Keris, salah satu karya seni olah logam yang menjadi kekhasan budaya Jawa, telah dikenal oleh peradaban Nusantara sejak abad ke-9 Masehi. Hingga saat ini, keris pun telah mengalami perkembangan, baik dari segi bentuk maupun fungsionalitas. Penggunaan keris pun menyebar luas ke berbagai daerah di Indonesia bagian barat serta tengah, Malaysia, Thailand Selatan, hingga ke Filipina.
Kemunculan keris dalam khazanah kebudayaan Nusantara diduga dipengaruhi oleh peradaban Tionghoa dan India. Bentuk keris sendiri diyakini merupakan pengembangan dari morfologi belati peninggalan kebudayaan Dongson di Vietnam Selatan. Ritual penghormatan terhadap benda logam, yang diyakini berasal dari kebudayaan India kuno, turut berperan dalam menjadikan keris sebagai senjata yang tidak hanya memiliki nilai estetis, tetapi juga dipercaya memiliki daya magis.
Bentuk keris sebelum era Kerajaan Kediri-Singasari disebut dengan ‘keris buda’ atau disebut pula ‘keris sombro’. Keris pada era ini dicirikan dengan bentuknya yang relatif primitif, bilah melebar, dan belum memiliki kelokan (luk). Keris pada era setelah berdirinya Kerajaan Kediri-Singasari (keris modern) mengalami banyak perkembangan dari sisi estetika morfologi. Hal ini terlihat dengan munculnya lekukan, unsur ornamental (ricikan), dan pola pamor.
Keris modern umumnya dibuat dari campuran dua jenis bahan logam. Beberapa jenis bahan yang umum dibuat keris adalah besi, baja, dan pamor (logam nikel atau batu meteorit). Proses penyatuan dua jenis logam ini dilakukan dengan penempaan dan pelipatan secara berulang-ulang pada suhu tinggi. Untuk itu, logam yang masih berupa batangan ini terlebih dahulu dipanaskan pada suhu di atas 1.000 derajat celcius.
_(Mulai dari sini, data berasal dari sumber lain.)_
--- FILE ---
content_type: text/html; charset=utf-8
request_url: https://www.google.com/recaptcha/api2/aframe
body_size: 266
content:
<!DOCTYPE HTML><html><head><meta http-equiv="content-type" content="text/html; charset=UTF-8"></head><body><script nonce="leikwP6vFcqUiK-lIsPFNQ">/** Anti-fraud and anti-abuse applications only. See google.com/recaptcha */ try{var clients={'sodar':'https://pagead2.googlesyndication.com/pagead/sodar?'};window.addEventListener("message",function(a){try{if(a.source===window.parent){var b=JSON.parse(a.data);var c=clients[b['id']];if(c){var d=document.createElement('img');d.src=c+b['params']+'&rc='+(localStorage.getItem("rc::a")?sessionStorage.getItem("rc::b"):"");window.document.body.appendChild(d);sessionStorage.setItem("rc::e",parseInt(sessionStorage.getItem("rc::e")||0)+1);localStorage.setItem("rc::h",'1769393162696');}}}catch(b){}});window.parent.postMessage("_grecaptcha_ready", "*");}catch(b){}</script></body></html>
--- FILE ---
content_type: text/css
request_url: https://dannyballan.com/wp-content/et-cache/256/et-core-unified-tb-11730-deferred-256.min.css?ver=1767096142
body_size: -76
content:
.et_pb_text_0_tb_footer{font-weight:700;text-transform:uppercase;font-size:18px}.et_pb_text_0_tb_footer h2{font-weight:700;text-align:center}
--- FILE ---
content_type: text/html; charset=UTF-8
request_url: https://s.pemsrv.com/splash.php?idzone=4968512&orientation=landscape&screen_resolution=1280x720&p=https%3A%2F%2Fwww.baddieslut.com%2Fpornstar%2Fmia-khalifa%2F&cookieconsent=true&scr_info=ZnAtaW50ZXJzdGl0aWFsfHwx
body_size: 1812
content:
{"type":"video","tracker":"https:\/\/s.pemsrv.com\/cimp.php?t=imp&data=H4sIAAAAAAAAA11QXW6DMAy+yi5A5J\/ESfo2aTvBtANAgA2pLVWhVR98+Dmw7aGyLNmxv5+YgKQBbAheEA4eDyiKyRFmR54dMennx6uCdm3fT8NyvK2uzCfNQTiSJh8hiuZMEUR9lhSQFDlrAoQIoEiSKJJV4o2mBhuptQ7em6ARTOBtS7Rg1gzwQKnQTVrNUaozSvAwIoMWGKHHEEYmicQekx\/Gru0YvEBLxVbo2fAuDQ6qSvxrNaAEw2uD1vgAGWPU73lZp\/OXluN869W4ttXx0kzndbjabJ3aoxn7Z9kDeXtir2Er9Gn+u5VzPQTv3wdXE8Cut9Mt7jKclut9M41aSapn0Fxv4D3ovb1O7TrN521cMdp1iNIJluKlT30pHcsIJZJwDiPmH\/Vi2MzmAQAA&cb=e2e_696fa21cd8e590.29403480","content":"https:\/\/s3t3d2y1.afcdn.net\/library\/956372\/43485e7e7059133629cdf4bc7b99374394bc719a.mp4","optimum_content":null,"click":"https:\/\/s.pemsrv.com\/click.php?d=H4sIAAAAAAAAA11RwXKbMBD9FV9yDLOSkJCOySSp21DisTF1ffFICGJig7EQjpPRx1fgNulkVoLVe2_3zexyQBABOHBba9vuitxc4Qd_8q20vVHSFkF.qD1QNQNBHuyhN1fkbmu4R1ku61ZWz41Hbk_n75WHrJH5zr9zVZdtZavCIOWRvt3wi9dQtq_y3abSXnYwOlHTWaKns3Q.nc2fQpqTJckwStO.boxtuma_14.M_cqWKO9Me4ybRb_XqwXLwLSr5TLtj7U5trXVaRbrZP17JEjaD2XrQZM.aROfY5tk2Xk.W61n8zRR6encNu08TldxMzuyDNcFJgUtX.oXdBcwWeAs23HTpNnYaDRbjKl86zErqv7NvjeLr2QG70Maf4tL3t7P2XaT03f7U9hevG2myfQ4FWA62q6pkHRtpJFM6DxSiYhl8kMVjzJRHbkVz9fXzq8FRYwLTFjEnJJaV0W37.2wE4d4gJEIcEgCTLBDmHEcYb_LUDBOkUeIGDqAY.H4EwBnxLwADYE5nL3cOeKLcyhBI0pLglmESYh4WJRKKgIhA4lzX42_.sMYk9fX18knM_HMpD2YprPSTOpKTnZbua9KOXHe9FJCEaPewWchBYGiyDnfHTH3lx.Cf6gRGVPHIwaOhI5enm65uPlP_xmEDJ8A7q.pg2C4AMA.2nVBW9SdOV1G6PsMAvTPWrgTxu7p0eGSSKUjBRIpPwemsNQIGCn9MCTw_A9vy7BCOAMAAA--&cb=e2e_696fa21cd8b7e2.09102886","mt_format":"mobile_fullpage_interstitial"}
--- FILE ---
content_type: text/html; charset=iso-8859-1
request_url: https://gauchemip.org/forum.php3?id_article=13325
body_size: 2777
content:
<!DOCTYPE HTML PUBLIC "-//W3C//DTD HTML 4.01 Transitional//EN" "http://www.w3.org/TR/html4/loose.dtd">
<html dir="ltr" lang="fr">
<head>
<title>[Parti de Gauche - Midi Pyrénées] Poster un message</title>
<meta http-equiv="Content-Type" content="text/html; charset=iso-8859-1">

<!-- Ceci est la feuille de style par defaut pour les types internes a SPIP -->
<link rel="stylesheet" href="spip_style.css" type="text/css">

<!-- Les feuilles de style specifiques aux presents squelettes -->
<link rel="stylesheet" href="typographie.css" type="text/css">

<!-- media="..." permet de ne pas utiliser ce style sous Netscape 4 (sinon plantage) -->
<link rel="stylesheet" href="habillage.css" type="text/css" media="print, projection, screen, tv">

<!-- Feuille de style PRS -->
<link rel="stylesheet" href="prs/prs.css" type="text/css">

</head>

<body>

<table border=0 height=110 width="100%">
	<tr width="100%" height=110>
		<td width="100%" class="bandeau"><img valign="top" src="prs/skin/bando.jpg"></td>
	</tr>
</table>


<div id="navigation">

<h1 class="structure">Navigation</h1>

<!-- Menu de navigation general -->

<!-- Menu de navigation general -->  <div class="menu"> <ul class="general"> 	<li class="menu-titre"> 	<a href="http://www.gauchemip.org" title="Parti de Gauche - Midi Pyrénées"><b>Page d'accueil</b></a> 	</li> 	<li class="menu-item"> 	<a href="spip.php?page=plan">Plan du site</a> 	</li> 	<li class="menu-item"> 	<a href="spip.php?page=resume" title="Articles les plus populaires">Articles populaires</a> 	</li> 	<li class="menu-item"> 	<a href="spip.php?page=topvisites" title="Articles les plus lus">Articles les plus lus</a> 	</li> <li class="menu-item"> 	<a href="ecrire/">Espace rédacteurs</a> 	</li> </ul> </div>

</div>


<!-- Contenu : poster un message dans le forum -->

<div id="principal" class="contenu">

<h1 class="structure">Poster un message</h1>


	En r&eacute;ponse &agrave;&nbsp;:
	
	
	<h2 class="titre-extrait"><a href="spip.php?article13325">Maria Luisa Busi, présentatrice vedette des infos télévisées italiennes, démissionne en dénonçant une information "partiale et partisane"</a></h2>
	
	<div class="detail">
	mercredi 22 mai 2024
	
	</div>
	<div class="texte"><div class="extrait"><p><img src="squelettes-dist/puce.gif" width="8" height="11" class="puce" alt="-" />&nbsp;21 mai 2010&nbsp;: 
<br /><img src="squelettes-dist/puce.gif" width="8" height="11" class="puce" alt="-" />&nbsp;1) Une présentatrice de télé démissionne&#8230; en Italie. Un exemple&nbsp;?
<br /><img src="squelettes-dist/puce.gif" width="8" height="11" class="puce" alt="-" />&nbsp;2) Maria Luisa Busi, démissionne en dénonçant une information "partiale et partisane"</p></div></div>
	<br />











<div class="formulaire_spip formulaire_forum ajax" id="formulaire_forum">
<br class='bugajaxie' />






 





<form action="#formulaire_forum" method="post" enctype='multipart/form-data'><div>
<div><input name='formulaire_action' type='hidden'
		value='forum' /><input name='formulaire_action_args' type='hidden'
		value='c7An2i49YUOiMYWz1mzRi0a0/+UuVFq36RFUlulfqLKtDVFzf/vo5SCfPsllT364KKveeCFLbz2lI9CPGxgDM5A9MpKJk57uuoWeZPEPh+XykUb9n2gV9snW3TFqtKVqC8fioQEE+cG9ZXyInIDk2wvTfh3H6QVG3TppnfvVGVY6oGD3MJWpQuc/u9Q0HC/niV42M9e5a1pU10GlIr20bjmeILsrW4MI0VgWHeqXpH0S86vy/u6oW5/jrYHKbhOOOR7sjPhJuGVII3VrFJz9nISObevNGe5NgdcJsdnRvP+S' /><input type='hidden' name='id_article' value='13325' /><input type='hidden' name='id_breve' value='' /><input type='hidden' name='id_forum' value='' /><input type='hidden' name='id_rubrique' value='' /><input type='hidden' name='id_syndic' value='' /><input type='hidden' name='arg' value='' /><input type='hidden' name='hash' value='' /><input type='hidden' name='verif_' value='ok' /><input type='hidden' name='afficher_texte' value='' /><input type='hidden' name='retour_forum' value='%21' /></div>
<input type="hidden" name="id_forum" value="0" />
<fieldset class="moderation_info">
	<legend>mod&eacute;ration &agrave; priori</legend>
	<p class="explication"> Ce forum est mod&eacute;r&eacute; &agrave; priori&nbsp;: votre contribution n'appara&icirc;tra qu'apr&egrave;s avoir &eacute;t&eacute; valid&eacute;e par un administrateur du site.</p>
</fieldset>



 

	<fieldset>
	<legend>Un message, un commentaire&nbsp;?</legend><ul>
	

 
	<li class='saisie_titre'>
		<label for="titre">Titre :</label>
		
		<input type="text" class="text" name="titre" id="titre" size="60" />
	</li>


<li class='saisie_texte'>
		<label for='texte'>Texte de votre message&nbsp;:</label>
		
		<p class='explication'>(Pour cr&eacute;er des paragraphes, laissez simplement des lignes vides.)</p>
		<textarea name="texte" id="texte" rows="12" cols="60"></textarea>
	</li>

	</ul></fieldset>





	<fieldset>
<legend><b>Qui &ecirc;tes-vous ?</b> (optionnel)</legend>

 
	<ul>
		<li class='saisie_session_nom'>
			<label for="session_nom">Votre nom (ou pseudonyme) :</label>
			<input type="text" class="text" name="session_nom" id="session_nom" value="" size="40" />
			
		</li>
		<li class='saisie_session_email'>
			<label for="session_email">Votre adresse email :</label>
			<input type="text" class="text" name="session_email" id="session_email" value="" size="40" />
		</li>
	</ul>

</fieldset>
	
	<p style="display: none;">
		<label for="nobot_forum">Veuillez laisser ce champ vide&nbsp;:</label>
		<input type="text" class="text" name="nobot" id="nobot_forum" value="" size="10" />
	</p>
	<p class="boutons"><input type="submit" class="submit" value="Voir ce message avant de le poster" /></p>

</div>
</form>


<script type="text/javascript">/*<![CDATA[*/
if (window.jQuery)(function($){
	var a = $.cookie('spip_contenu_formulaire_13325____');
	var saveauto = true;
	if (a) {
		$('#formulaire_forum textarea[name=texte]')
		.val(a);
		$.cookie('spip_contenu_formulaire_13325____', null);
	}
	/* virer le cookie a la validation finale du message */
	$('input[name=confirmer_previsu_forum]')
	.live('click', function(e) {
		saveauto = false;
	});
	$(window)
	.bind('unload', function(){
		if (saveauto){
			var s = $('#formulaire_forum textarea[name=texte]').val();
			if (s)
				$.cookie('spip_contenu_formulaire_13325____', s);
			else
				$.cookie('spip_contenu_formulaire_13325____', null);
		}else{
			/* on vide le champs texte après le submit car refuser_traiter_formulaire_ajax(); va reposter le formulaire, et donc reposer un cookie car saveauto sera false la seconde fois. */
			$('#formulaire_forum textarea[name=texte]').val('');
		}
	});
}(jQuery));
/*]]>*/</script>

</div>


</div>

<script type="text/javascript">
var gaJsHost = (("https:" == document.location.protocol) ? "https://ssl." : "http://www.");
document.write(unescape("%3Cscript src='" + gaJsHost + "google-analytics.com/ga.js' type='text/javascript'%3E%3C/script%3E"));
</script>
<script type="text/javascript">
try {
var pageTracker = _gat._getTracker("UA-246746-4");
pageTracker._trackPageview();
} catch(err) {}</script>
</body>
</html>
Nilai estetika keris ditentukan oleh jumlah pengulangan proses pelipatan dan penempaannya.
Nilai estetika dari suatu keris ditentukan dari seberapa banyak pengulangan proses pelipatan dan penempaannya (saton). Semakin banyak pelipatan yang dilakukan, akan semakin lembut corak pamor yang dihasilkan. Setelah proses pengulangan tersebut, batangan aloi (campuran logam) tersebut dipotong sama panjang dan disisipkan sebatang baja. Tiga lapisan logam ini kembali ditempa hingga menjadi keris mentah.
Keris mentah ini kemudian dibentuk lebih lanjut dengan cara dikikir dan diberikan sejenis zat arsenik (warangan) untuk memperkuat corak pamor. Pada tahap inilah, ornamen ukiran (ricikan) dibuat sebagai penambah estetika sekaligus pesan pemaknaan tertentu. Setelah tercapai bentuk yang sempurna, keris diberikan gaman (gagang) dan warangka (sarung) sehingga menjadi keris yang sempurna. Untuk mempertahankan keindahannya, keris diberikan minyak pewangi dan warangan secara rutin.